++++ Supplied passage ++++

Scalpel, stethoscope, antibiotics--as each landmark tool earned its place in the physician's bag, it brought a leap forward in patient care. Perhaps today's most anticipated new tools are those growing out of the mapping of the human genome.
With the eagerness of a family road trip, it has been difficult not to keep asking "are we there yet?" "Soon" is the answer we keep hearing, and now that we are 15 years down the road on a long journey, perhaps it's time to look and see how far we've come.
"We're seeing some remarkable successes in gene therapies and in genetic information advancing other forms of treatment. Right now we're at the very beginning of directly using gene editing to correct disorders in humans," Neil Lamb PhD, faculty investigator for HudsonAlpha Institute for Biotechnology, said. "The field is only around five years old, and most of that time the work has been on human cells in the lab. Last November, the zinc fingers nucleases gene technique was used to treat a patient with Hunter's Syndrome. Other patients have been treated since then, and the early results have been promising,"
CRISPR Cas9 (Clustered Regularly Interspaced Short Palindromic Repeats) is the gene editing technique that has been grabbing most of the headlines over the past few years, but Lamb said there have been advances in a range of gene editing tools that can be selected to fit the nature of the targeted gene and the objective.
"We see a lot of work in blood disorders. A clinical trial is gearing up to test CRISPR gene-edited therapy for treating patients with ß-thalassemia and sickle cell anemia," Lamb said. "CRISPR is also being used to modify iPS cells in stem cell therapy. In animal models, CRISPR modifications allow us to study what is going on in diseases. We can look at a mouse with the same mutation as the patient and see how it responds. A report just came out showing proof of concept for correcting a muscular dystrophy mutation in a dog."
So far, researchers are focusing on disorders caused by a single gene mutation. Tools with the capabilities to address diseases involving multiple genes are still beyond the horizon.
Refining and improving gene editing tools, including CRISPR, are a current focus of research.
"There were some reports showing that earlier forms of CRISPR may be a bit too permissive and could have some off-target effects. Newer versions are more specific, and we're also seeing a more compact form that can be used to do different things," Lamb said.
Whereas gene therapy is often used to add a gene, gene editing can be used to remove a mutation or replace it with a corrected version. The compact version of CRISPR allows space for more carrying capacity of chemicals like methyl groups and it uses CRISPR's ability to recognize specific sequences to guide the chemical where it is needed to turn the volume of a protein's production up or down, depending on whether more or less is needed.

++++ Extracted entries ++++

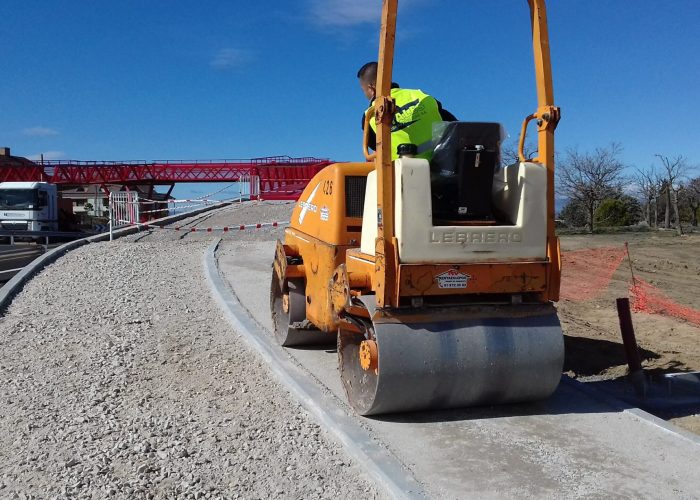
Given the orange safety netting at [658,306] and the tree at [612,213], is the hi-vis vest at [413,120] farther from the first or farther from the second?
the tree at [612,213]

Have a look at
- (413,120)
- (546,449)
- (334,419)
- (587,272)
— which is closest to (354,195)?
(413,120)

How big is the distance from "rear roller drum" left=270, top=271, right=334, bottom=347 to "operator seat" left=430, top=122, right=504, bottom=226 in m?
2.23

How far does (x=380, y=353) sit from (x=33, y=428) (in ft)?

++++

## Assigned task
Answer these questions using the gene editing passage.
1. Which gene technique was used last November to treat a patient with Hunter's Syndrome?
2. For which two conditions is a clinical trial preparing to test CRISPR gene-edited therapy?
3. What kind of disorders are researchers focusing on so far?

## The answer
1. The zinc fingers nucleases gene technique.
2. ß-thalassemia and sickle cell anemia.
3. Disorders caused by a single gene mutation.